Vergangene Lehrveranstaltungen

 

Bruno Latour und die geo-soziale Frage. Ein Lektürekurs für Terrestriker:innen und solche, die es werden wollen (Seminar am der Universität Basel)

Der Soziologe, Philosoph und „Liebhaber der Wissenschaften“ Bruno Latour feiert in diesem Jahr seinen 75. Geburtstag. Im Seminar lesen wir gemeinsam zentrale Texte Latours zur Kritik am Anthropozentrismus der Moderne sowie zur öko-sozialen Frage. Auf diese Weise erarbeiten wir uns gemeinsam die Konturen eines neuen Verständnisses des Sozialen und der „Erdverhaftung“ aller menschlichen Praktiken im Zeitalter des Anthropozäns. Dazu gehört freilich auch ein kritischer Blick auf den neuesten ,geo-sociological turn‘ in den Sozialwissenschaften und seine theoretischen Fallstricke

Grosse Transformationen: Von der Marktgesellschaft zum digitalen Kapitalismus (Seminar an der Universität Basel)

Karl Polanyis The Great Transformation. The Political and Economic Origins of Our Time von 1944 ist ein soziologischer Klassiker und gilt zudem als Meilenstein der neueren Wirtschaftssoziologie. Es untersucht den tiefgreifenden sozialen und ökonomischen Wandel des 19. und frühen 20. Jahrhunderts im Zuge der Herausbildung von Nationalstaaten und Marktwirtschaften. Im Seminar lesen und diskutieren wir zunächst Polanyis Buch, um es anschließend mit neueren Texten zu gegenwärtigen sozio-ökonomischen Transformationsprozessen in Richtung eines ,digitalen Kapitalismus‘ zu kontrastieren. Welcher Art sind die aktuellen Veränderungsprozesse, was unterscheidet sie von den vergangenen und welche Effekte haben sie auf Wirtschaft und Gesellschaft? – diese und ähnliche Fragen stehen im Zentrum des Seminars, das sich an Masterstudierende richtet.

Günther Anders: Mensch und Technik im Zeitalter der 4. industriellen Revolution (Seminar an der Universität Basel)

Günther Anders (1902–1992) ist einer der profiliertesten Denker seiner Zeit. Von Heidegger und Marx gleichermaßen inspiriert, der Kritischen Theorie nahestehend und zwischen Philosophie, Soziologie und Psychologie oszillierend, beschreibt er den Menschen als weltoffenes Wesen, das von seinen eigenen technologischen Geschöpfen sukzessive überholt, kontrolliert und ersetzt wird. Im Zentrum des Seminars für fortgeschrittene Studierende steht Anders’ frühe, an Plessner anknüpfende und auf Sartre vorausweisende Anthropologie sowie sein späteres technikphilosophisches, medien- und gesellschaftskritisches Hauptwerk Die Antiquiertheit des Menschen. Vor diesem Hintergrund liegt ein besonderer Fokus auf Fragen und Problemen der sogenannten Digitalisierung

Soziologische Theorien (Vorlesung an der Universität Basel)
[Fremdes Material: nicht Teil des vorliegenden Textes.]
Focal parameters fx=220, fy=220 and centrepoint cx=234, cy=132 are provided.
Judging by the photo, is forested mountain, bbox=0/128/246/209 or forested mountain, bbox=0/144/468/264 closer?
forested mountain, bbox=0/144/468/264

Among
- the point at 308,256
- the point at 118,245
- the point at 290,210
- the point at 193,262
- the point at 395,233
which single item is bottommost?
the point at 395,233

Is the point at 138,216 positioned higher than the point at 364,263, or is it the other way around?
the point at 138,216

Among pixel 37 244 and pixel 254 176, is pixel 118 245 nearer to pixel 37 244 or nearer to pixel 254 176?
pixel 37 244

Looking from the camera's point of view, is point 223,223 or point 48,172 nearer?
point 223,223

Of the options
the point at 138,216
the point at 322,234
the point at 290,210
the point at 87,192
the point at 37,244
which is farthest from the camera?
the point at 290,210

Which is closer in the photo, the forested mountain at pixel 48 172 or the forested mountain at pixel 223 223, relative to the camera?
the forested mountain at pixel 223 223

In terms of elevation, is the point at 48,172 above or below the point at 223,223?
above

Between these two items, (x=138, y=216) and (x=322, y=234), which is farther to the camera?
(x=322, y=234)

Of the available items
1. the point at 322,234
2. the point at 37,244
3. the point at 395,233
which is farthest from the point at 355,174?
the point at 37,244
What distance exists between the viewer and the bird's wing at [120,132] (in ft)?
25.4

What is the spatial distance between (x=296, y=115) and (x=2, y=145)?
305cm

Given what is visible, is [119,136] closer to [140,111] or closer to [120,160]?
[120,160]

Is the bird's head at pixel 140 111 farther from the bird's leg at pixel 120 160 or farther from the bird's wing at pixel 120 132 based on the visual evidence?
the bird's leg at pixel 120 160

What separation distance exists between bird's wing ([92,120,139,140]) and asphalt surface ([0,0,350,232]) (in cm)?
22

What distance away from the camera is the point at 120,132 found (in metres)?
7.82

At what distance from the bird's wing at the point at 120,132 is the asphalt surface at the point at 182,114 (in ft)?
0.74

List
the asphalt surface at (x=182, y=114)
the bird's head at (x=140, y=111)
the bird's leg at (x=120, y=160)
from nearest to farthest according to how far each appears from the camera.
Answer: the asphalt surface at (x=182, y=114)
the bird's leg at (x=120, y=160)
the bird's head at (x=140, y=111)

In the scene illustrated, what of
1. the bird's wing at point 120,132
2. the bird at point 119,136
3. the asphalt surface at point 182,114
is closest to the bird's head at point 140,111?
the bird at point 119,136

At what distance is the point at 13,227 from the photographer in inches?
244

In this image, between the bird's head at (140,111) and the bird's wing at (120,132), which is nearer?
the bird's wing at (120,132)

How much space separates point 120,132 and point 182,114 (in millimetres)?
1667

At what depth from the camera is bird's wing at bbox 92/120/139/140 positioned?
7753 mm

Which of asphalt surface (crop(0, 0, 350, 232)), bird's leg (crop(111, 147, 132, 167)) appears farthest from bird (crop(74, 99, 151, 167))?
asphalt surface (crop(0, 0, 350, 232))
Die Soziologie ist in besonderem Maße auf Theorien angewiesen, da sich ihr abstrakter Gegenstand, das „Soziale“ oder die „Gesellschaft“, nur mit Hilfe von Begriffen und Konzepten erfassen lässt. Als pluralistische Disziplin hat die Soziologie eine Vielzahl von konkurrierenden Theorien hervorgebracht. Die Vorlesung bietet einen Überblick über wichtige Positionen und Etappen der soziologischen Theorieentwicklung von Marx bis Latour.

Soziologische Theorien - Zugänge und Zusammenhänge (Seminarvorlesung)

Soziologische Theorie gibt es nur im Plural, denn Soziologie ist eine multiparadigmatische Wissenschaft. Wie kann man sich in diesem weitläufigen Gelände orientieren? Die Seminarvorlesung (bestehend aus kommentierten PowerPoint-Folien plus angeleiteter Lektüre, Foren, Podcasts und Videos) vermittelt im Durchgang durch klassische und neuere Positionen der Theoriebildung Zugänge zu und Umgangsweisen mit soziologischer Theorie und arbeitet grundlegende Denkmotive, Bezugnahmen und Zusammenhänge heraus.

Soziologische Theorien (Vorlesung an der Universität Basel)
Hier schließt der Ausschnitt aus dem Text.